Sobre el ejercicio:
Anota tal cual el fragmento del texto sobre la literatura popular: empieza en las palabras "No hay libro" y detente después de "algunos llaman popular.".

Texto mostrado:
□ □ □ □ □

No hay libro tan malo
que no sirva para algo.[1]
Esta frase puede
definir muchas cosas en la literatura.
Algunos expertos
no van a mirar hacia la literatura con la intención de darle un sincero
reconocimiento a la novela de bolsillo dedicada al Oeste. Tampoco es esa su
intención. No obstante, no se puede obviar totalmente la labor de esta
literatura de consumo que algunos llaman popular.
Popular fue el
teatro de Lope de Vega y que apasionó a unos y que fue despreciado por otros.
Popular fue el
teatro alejado de la concepción de los Ilustrados donde se veían, a su juicio,
conductas y modelos de dudosa moral.
Popular fue la novela en el tranvía o ¿Dónde está mi cabeza? que creara
Pérez Galdós.
Los ejemplos
pueden ser en este respecto muy numerosos, no obstante, no se debe olvidar algo
que apuntaba José Antonio Llera al intentar dar respuesta a la nada sencilla
cuestión de qué era literatura.

□ □ □ □ □

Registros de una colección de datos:

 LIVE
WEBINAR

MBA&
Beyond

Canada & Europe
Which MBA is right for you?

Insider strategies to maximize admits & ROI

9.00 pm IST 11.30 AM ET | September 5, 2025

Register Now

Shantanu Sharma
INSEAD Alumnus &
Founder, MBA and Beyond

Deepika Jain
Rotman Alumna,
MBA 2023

□ □ □ □ □

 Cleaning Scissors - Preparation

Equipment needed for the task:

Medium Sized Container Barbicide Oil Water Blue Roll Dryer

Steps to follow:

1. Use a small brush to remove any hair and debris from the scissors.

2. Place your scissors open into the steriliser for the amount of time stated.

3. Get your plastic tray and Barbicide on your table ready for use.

□ □ □ □ □

Solución del ejercicio:
No hay libro tan malo
que no sirva para algo.[1]
Esta frase puede
definir muchas cosas en la literatura.
Algunos expertos
no van a mirar hacia la literatura con la intención de darle un sincero
reconocimiento a la novela de bolsillo dedicada al Oeste. Tampoco es esa su
intención. No obstante, no se puede obviar totalmente la labor de esta
literatura de consumo que algunos llaman popular.